Specialisation and partial specialisation

The ARM said that if you provided a specialisation - a definition of a template for a specific set of arguments - it would be used in place of the generated definition. ISO C++ requires that specialisations are declared before use so that the compiler knows, when it sees the use of the template, whether or not it needs to generate a definition or use a specialisation:

	template<typename T>
	class List
		// ...
	template<> class List<int>;
		// declare specialisation for T==int
	List<double>	ld;
		// compiler knows this is generated version
	List<int>	li;
		// compiler knows this is specialised version

Requiring template<> to introduce the declaration of a specialisation was a change introduced in Monterey in July '95. This makes all types of specialisation look similar - they all begin with template.

* Given information:
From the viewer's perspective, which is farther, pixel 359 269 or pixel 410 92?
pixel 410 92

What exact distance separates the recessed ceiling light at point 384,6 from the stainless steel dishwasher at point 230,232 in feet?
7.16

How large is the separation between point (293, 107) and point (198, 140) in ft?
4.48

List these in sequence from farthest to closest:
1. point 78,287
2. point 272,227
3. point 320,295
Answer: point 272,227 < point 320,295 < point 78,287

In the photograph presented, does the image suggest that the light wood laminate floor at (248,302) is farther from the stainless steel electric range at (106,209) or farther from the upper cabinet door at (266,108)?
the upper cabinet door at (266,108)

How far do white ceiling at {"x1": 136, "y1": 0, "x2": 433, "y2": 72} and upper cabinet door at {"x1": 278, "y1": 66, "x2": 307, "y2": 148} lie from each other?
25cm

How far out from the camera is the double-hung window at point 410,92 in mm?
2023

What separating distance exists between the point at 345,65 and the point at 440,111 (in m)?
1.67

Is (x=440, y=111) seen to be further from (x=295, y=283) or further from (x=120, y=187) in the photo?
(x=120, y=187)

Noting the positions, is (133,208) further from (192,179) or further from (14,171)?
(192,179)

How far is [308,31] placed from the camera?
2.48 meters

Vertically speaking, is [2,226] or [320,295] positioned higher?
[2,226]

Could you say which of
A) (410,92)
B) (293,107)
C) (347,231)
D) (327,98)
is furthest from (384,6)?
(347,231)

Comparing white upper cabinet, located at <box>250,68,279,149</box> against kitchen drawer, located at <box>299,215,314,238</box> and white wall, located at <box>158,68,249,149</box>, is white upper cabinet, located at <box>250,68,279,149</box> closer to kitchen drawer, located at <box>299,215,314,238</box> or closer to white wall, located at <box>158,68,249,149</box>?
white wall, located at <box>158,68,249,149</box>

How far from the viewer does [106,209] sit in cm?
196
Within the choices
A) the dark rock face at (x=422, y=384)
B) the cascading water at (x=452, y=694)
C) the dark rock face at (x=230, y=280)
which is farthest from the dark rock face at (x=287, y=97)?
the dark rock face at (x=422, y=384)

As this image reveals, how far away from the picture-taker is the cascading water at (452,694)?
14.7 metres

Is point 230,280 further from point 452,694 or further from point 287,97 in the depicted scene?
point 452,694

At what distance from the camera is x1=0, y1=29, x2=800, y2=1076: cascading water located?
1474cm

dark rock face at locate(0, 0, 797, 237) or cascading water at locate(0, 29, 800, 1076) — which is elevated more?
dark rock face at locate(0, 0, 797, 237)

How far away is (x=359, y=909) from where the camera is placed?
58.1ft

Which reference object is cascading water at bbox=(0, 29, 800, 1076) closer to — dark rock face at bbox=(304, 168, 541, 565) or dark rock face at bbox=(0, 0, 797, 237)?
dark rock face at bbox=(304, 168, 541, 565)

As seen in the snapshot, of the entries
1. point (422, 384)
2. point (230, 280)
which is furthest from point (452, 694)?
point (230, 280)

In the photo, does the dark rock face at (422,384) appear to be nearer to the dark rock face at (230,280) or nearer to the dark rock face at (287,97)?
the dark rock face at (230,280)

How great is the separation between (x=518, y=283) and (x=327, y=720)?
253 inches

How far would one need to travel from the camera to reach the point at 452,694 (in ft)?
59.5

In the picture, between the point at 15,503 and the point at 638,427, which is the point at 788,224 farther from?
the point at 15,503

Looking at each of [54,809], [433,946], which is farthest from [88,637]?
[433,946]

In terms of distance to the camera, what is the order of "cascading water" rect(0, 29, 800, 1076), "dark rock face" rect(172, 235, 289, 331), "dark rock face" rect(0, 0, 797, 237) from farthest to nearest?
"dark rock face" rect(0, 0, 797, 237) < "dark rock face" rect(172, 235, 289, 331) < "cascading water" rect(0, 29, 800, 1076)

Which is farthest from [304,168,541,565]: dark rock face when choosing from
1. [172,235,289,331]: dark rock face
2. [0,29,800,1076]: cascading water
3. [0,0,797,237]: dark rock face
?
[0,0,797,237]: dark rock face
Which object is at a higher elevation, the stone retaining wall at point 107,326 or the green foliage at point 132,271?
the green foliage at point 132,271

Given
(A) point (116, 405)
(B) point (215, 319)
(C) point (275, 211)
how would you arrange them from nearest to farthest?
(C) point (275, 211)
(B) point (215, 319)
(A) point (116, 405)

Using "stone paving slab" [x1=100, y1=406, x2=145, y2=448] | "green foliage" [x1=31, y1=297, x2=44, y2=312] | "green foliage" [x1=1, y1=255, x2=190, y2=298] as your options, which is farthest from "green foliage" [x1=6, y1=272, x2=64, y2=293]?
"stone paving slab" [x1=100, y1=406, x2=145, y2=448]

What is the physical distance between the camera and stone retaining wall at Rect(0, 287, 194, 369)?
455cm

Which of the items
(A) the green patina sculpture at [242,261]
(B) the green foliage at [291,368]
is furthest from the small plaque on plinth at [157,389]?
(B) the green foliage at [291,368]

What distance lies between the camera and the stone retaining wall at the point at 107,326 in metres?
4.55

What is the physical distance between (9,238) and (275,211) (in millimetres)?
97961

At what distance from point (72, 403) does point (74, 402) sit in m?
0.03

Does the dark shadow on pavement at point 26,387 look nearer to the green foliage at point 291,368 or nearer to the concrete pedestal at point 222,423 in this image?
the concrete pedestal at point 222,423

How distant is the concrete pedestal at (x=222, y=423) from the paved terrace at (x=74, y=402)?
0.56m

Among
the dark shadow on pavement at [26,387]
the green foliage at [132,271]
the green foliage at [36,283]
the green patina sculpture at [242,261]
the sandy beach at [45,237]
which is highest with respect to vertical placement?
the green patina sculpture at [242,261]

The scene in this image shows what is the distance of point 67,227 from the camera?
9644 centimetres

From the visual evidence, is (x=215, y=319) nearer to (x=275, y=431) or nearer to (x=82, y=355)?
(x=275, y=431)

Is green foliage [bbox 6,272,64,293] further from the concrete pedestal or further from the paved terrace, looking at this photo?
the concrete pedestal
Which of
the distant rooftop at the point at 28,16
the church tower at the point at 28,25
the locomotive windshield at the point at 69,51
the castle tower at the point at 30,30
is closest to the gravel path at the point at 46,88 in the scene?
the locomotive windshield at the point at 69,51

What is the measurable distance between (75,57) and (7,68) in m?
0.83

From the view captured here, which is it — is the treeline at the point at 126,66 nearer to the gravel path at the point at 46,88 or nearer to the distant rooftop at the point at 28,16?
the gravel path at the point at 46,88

* Things to do:
**A.** Echo the passage on template specialization above word for word, from "Requiring template<> to" up to and including "begin with template.".
**B.** Answer these questions using the passage on template specialization above:
(i) According to the passage, what does ISO C++ require before a specialization is used?
(ii) Where and when was the requirement for template<> to introduce the declaration introduced?
(iii) In the code sample, for which type is a specialization of List declared?

* Task answers:
**A.**
Requiring template<> to introduce the declaration of a specialisation was a change introduced in Monterey in July '95. This makes all types of specialisation look similar - they all begin with template.

**B.**
(i) It must be declared before use.
(ii) In Monterey, in July '95.
(iii) int.